ABSTRACT
We explore how managers with foreign experience affect corporate fraud in China. By employing a bivariate probit model with partial observability, we find that returnee managers significantly reduce the incidence of corporate fraud, and increase the probability of being detected, dependent on the given fraud. Improved corporate information environment may mainly drive our results. Furthermore, the impact of returnee managers on fraud deterrence also varies according to the different nature of foreign managerial experience, positions of returnee managers, and types of corporate frauds. Overall, we offer new evidence that returnee managers have an increased awareness of corporate fraud.
Acknowledgments
We gratefully acknowledge the financial support from the National Natural Science Foundation of China [71902185]; Fundamental Research Funds for the Central Universities, Zhongnan University of Economics and Law [2722021BZ054]; All errors are our own.
Disclosure statement
No potential conflict of interest was reported by the author(s).
Notes
3. Given the scarcity of managerial talents in emerging markets like China, it is suggested that returnee managers are considered as enterprise super stars within the capital market, and once back in China they have an “eyeball effect”, receiving more monitoring and attention from government authorities, stakeholders, financial analysts, auditors, institutional investors, as well as the public (Yuan and Wen Citation2018).

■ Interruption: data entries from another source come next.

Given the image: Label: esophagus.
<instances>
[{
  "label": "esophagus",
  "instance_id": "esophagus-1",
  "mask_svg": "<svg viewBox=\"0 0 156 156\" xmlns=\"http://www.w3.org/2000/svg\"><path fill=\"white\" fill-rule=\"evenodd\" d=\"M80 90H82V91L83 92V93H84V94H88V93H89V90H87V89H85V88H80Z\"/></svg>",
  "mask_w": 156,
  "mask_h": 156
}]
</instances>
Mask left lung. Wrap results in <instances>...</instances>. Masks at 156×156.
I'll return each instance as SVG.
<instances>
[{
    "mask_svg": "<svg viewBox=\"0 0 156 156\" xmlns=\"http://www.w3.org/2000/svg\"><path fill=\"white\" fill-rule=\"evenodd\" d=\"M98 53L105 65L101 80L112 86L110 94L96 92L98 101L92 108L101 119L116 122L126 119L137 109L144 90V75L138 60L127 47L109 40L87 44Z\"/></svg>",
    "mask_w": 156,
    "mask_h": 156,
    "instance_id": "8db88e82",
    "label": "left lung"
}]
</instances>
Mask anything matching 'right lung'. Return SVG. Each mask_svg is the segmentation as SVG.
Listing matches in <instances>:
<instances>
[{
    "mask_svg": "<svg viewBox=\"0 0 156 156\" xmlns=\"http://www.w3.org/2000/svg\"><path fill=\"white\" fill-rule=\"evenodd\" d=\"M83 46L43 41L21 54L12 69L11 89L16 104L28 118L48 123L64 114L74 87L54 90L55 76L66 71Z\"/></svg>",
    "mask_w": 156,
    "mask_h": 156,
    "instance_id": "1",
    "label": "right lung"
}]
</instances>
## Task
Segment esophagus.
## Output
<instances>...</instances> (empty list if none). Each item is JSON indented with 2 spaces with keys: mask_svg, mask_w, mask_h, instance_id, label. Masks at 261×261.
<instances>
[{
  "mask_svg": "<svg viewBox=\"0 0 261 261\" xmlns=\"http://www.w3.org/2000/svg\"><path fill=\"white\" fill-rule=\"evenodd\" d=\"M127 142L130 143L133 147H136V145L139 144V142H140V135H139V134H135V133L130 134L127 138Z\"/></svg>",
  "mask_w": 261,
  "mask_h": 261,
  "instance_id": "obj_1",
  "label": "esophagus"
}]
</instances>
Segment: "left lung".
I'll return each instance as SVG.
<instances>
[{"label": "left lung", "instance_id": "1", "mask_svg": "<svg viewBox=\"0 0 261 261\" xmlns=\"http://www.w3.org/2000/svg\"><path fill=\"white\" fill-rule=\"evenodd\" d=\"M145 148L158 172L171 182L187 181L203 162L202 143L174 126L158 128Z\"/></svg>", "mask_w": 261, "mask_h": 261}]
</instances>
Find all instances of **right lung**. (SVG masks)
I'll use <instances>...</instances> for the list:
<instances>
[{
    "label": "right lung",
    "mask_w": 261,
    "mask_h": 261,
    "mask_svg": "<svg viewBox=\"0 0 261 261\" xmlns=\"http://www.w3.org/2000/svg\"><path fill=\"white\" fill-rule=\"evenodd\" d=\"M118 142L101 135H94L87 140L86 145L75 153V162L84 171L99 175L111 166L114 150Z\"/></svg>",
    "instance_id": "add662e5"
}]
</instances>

4. The sample period started from 2008 because the CSMAR database only provided information about managers’ foreign experience since 2008.
5. The bivariate probit model theoretically provides an appropriate technique to address partial observability issues. However, it still encounters practical difficulties with poor convergence attribute (Firth, Rui, and Wu Citation2011; Khanna, Kim, and Lu Citation2015). As indicated in Khanna, Kim, and Lu (Citation2015)’s paper, including two-way fixed effects may result in a no-convergence problem, and they add only year fixed effect in the baseline model. We also face similar challenges in our paper, we thus acknowledge this weakness for bivariate probit model and include some industry-level variables to partly handle this problem following Khanna, Kim, and Lu (Citation2015).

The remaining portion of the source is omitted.